_Exercises to complete_.
**A.** Decide whether each statement agrees with the care facility account, answering yes or no and quoting the deciding words exactly: (i) Mr. H prepared a written plan more than 30 years ago, and his first wife had it. (ii) The two families agreed on where the service would take place. (iii) Mr. H's second wife accepted the plan held by his first wife.
**B.** Reproduce word for word the passage of the care facility account starting with "In Mr. H's room the" and going on through "in the facility.".

_Text block_.
----

In Mr. H's room the two families were engaging in a conversation about how his service would be conducted, where it would take place, and how the ashes following cremation would be separated between the families. There was a significant disagreement between the parties about all aspects of Mr. H's death plan. Mr. H's first wife had a written plan that Mr. H prepared over 30 years ago. Mr. H's second wife insisted this plan was null and void as he had expressed different ideas to her and their children. The conversation become very heated, the family members became upset and they start yelling at one another over the top of Mr. H. and at a volume level that all could hear in the facility.
The social worker on the unit rushed to intervene in Mr. H's room. While the social worker was engaging the family members of Mr. H, they noticed that Mrs. P's children were carrying her down the hall towards to doors that led to the facility garden. Security was split between Mr. H's room and trying to stop Mrs. P's children from leaving with her. The social worker was also split between trying to mediate Mr. H's family and trying to understand what Mrs. P's children were trying to accomplish.

----

_Excerpted records_.
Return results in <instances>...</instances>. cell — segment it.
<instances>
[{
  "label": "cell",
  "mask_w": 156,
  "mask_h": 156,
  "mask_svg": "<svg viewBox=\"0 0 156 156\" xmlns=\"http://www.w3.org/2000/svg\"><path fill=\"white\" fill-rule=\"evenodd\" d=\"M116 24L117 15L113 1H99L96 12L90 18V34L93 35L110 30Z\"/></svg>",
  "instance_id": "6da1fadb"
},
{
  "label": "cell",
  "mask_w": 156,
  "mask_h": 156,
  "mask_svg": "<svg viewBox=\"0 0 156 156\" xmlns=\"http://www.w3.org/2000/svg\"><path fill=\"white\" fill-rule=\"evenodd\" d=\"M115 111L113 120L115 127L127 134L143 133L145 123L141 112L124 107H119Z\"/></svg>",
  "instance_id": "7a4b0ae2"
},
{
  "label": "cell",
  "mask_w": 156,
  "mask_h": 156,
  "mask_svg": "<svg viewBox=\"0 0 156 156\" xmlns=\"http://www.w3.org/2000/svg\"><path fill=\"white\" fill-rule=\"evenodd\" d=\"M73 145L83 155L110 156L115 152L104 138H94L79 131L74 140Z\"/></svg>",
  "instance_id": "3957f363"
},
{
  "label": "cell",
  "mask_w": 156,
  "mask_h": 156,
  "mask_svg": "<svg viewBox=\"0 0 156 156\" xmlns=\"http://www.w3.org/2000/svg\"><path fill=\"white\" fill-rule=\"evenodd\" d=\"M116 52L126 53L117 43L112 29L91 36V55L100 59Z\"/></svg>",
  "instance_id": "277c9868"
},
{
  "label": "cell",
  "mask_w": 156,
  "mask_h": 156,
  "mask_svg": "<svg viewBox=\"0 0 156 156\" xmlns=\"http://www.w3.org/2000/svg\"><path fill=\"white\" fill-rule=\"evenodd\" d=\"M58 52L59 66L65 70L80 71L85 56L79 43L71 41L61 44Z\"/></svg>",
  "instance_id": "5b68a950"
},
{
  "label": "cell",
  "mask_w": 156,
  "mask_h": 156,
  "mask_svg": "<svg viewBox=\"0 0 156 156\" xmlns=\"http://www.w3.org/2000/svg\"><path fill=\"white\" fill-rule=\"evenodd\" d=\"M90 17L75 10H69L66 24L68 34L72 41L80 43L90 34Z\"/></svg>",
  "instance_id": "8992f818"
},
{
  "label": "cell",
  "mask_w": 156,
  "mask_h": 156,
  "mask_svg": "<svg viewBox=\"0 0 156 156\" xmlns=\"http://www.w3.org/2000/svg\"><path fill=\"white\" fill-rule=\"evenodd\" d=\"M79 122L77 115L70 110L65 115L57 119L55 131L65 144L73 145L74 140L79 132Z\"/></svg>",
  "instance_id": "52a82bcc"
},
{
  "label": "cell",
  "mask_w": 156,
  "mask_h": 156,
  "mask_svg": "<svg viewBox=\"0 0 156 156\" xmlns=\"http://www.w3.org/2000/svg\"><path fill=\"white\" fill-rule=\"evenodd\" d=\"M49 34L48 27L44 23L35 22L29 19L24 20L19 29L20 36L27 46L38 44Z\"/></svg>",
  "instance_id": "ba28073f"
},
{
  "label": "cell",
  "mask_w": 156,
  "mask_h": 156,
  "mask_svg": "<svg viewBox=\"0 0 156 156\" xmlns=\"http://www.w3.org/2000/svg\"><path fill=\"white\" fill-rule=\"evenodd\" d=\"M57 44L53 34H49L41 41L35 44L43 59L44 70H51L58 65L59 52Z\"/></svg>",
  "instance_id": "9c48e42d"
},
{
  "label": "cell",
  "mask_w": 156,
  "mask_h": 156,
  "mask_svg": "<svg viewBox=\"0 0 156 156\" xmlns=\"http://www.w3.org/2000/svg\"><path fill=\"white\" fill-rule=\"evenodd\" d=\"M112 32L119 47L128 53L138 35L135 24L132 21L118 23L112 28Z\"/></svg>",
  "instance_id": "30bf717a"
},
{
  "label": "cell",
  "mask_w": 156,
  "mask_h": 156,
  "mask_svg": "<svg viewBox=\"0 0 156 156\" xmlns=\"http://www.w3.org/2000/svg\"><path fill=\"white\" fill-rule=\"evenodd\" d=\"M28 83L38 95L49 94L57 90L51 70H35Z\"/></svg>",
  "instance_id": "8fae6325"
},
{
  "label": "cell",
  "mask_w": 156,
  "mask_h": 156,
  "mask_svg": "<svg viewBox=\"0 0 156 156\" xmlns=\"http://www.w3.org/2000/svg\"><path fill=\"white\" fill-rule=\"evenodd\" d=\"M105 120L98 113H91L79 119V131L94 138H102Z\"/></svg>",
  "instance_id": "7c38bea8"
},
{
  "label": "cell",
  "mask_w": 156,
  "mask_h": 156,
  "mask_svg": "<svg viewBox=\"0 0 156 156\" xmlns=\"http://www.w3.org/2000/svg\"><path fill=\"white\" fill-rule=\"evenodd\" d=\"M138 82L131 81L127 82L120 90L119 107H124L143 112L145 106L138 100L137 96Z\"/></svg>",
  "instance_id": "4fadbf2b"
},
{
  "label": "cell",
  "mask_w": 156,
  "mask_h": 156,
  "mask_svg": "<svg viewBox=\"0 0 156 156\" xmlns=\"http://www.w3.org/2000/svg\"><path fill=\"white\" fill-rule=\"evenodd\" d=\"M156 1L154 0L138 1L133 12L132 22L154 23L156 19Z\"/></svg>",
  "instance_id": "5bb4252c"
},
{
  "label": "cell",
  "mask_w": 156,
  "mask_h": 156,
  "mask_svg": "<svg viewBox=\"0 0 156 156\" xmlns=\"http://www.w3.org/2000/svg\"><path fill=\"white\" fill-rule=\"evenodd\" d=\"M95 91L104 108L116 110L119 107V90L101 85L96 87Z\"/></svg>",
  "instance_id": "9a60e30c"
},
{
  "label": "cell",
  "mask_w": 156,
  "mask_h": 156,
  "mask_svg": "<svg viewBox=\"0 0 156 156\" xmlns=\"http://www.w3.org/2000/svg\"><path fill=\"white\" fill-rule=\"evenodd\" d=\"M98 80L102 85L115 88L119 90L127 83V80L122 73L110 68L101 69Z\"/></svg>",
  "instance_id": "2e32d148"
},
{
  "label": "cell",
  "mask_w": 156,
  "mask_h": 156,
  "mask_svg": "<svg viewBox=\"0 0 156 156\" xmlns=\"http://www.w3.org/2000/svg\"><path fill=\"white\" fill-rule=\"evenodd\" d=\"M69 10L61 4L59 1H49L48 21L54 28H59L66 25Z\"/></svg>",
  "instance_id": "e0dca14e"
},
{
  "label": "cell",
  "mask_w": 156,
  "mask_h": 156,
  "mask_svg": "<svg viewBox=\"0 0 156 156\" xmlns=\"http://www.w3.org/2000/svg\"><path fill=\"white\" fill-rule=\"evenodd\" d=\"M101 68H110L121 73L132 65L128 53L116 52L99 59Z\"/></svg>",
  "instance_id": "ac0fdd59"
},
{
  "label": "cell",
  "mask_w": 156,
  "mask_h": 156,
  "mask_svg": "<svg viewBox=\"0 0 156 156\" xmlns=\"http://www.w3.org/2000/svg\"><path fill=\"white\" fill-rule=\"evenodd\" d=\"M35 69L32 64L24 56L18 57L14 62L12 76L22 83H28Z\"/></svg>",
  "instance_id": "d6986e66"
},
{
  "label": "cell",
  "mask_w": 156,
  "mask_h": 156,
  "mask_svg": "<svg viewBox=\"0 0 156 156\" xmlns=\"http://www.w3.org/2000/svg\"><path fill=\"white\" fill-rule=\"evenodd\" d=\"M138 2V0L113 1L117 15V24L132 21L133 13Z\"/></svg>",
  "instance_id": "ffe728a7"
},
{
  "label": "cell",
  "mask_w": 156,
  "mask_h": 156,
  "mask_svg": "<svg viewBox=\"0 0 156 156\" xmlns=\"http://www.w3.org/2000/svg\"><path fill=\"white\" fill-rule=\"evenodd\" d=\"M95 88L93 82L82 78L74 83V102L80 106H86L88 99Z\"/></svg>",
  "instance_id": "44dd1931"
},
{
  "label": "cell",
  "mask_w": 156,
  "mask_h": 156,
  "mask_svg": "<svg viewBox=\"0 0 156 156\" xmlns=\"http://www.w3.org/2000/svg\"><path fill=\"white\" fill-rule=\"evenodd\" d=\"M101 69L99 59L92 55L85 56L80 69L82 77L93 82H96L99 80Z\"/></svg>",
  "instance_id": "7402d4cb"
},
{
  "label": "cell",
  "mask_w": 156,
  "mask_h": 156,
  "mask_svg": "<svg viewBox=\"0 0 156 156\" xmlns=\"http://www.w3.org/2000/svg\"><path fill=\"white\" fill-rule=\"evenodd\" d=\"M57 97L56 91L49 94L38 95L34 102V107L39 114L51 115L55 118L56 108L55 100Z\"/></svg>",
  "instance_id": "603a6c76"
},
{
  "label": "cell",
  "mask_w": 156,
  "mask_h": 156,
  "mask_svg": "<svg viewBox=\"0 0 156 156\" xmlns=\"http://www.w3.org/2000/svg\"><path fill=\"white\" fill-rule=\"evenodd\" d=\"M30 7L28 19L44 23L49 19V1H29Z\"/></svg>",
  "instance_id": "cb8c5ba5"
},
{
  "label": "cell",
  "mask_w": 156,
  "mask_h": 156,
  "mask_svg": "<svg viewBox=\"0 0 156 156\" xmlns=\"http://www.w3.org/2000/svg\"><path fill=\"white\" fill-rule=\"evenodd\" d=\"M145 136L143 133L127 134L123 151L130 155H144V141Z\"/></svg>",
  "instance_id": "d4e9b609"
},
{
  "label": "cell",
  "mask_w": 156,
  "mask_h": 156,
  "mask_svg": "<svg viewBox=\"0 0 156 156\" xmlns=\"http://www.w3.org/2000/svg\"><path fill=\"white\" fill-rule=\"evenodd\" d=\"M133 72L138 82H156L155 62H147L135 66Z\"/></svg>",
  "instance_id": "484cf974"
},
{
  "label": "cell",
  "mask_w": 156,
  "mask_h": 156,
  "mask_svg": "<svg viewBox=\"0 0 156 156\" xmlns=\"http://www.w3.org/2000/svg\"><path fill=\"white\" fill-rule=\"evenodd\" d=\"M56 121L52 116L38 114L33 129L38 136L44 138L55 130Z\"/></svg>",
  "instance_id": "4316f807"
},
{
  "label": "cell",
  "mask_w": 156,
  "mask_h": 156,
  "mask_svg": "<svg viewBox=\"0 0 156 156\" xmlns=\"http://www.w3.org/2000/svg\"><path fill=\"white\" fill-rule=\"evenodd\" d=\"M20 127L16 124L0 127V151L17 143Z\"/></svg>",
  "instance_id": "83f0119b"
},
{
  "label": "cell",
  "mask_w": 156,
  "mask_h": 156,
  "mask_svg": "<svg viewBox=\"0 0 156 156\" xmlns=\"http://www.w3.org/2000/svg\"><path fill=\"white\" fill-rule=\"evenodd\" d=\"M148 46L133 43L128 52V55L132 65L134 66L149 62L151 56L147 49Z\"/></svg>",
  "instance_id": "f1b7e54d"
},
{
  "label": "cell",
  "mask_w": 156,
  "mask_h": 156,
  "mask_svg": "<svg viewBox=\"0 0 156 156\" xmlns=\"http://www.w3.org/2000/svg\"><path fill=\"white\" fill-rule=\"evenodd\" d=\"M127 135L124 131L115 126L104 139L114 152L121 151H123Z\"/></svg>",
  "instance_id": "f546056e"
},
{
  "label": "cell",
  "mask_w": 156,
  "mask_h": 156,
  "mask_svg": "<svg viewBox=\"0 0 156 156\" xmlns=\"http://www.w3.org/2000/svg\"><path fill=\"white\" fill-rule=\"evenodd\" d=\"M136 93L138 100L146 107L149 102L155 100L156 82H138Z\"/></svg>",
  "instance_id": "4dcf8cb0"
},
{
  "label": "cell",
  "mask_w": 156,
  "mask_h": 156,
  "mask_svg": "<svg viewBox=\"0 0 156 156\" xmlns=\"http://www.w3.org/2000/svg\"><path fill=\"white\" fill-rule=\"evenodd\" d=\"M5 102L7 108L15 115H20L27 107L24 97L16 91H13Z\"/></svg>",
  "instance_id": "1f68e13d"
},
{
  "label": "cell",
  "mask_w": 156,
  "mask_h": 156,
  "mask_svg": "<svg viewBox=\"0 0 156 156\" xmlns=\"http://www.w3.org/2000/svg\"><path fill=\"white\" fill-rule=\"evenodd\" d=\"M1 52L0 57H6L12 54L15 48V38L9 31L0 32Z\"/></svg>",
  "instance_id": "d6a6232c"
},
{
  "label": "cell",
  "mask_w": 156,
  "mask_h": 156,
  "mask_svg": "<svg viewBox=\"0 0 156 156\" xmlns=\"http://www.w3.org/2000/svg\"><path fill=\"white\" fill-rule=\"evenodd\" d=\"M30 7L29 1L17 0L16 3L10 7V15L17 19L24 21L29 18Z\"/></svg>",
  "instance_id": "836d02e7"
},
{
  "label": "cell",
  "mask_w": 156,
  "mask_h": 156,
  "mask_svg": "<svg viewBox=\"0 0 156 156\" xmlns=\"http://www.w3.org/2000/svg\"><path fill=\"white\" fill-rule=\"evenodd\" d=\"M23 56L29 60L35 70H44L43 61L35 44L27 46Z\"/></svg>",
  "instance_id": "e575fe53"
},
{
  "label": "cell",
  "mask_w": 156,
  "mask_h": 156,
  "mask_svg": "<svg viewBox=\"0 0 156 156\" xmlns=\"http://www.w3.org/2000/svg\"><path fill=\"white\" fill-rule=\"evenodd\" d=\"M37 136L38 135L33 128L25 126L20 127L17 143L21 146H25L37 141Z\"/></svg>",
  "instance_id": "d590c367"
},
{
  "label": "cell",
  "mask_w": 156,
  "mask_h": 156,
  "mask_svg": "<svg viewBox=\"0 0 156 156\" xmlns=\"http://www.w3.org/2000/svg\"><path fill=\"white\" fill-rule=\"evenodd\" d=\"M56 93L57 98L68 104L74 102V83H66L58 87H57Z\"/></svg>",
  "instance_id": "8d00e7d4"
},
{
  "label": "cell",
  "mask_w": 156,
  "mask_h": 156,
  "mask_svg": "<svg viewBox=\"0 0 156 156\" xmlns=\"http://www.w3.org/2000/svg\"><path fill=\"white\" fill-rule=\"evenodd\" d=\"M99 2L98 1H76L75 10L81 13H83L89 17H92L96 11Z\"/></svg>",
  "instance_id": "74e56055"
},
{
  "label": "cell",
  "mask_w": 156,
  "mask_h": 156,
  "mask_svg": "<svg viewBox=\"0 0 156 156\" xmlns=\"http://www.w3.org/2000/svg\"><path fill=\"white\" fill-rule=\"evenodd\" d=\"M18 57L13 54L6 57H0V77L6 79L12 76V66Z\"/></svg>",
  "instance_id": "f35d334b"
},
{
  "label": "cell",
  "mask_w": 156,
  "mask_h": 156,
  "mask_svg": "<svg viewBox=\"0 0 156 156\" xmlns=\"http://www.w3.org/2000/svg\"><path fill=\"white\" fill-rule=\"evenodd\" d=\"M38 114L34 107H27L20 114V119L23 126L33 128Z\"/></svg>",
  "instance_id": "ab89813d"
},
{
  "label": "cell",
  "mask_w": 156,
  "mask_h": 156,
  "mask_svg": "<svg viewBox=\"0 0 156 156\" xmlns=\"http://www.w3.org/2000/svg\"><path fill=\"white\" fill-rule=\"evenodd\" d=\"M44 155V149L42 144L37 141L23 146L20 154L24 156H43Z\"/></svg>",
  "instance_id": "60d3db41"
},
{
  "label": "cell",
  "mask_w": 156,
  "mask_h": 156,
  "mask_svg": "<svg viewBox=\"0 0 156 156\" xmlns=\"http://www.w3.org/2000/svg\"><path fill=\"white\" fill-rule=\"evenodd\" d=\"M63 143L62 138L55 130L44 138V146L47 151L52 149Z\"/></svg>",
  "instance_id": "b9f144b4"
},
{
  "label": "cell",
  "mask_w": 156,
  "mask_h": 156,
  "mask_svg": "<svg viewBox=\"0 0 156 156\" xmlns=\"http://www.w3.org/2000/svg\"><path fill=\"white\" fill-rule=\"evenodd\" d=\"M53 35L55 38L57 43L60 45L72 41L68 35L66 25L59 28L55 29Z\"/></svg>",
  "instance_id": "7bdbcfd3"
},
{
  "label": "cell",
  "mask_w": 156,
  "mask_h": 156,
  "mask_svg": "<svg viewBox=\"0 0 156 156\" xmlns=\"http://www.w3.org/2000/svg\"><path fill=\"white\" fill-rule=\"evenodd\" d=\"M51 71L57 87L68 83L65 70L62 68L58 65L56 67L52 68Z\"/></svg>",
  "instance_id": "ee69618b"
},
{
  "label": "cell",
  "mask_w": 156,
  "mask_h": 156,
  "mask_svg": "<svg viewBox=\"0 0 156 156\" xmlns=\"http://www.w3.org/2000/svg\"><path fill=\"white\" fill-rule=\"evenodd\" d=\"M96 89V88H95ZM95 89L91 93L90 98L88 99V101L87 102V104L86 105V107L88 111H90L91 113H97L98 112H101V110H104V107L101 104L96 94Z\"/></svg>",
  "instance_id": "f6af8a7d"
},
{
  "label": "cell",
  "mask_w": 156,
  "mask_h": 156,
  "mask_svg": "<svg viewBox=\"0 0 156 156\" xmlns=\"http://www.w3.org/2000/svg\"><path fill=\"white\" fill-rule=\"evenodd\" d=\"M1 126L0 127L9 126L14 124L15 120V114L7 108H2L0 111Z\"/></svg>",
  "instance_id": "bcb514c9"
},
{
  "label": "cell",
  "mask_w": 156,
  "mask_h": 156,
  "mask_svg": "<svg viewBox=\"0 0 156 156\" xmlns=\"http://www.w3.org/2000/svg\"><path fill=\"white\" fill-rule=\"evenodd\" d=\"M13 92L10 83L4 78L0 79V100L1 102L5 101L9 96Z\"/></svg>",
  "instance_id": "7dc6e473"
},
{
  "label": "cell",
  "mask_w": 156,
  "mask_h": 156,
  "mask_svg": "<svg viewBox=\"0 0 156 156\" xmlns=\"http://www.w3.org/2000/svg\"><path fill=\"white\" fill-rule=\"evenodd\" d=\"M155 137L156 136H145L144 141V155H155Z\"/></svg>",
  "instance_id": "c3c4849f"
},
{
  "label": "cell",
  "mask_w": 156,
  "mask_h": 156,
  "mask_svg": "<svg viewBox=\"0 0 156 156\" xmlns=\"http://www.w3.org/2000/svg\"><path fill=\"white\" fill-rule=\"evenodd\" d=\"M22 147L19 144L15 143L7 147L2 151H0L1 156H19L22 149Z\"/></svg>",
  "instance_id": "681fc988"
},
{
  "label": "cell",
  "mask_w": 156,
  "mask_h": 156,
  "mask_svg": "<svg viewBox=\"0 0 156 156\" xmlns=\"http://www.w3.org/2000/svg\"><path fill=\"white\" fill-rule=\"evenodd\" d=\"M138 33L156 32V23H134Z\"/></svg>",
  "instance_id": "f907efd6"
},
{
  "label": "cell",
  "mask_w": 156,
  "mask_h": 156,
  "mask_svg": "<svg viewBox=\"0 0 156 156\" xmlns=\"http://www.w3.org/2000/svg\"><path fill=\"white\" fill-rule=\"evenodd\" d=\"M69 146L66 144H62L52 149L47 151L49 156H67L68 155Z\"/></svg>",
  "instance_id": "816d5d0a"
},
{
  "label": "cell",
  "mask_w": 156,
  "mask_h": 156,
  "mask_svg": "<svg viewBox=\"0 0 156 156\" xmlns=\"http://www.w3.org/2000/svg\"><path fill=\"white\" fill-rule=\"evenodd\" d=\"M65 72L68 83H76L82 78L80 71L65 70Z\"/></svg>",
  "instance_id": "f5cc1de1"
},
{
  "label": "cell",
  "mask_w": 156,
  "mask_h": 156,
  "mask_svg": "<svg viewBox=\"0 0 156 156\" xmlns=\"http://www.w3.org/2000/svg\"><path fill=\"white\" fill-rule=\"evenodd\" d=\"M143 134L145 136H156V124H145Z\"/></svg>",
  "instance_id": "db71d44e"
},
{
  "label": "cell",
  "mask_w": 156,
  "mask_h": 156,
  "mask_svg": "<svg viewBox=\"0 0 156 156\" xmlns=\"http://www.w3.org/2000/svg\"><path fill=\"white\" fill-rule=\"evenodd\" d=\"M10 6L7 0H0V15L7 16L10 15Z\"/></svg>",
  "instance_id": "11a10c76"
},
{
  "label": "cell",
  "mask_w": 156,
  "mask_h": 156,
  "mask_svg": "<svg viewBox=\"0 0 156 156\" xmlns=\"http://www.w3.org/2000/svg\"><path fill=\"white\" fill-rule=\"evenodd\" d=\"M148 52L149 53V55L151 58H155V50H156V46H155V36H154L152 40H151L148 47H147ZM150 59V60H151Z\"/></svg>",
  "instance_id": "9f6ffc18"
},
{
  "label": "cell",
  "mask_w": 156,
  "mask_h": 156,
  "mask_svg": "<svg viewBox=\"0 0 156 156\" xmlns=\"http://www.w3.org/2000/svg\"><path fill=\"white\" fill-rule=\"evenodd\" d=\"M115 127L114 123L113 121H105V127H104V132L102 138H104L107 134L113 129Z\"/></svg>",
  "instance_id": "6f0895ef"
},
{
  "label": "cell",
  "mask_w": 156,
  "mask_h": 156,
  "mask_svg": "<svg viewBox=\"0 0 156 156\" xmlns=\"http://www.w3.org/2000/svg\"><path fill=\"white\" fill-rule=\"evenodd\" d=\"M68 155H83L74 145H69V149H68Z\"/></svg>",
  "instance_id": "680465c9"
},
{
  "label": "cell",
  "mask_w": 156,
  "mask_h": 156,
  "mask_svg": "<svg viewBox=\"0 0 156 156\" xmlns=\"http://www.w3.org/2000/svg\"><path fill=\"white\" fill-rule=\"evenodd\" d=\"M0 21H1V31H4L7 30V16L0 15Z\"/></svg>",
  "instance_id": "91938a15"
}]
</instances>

----

_Solution list_.
**A.**
(i) Yes: "Mr. H's first wife had a written plan that Mr. H prepared over 30 years ago."
(ii) No: "There was a significant disagreement between the parties about all aspects of Mr. H's death plan."
(iii) No: "Mr. H's second wife insisted this plan was null and void"

**B.**
In Mr. H's room the two families were engaging in a conversation about how his service would be conducted, where it would take place, and how the ashes following cremation would be separated between the families. There was a significant disagreement between the parties about all aspects of Mr. H's death plan. Mr. H's first wife had a written plan that Mr. H prepared over 30 years ago. Mr. H's second wife insisted this plan was null and void as he had expressed different ideas to her and their children. The conversation become very heated, the family members became upset and they start yelling at one another over the top of Mr. H. and at a volume level that all could hear in the facility.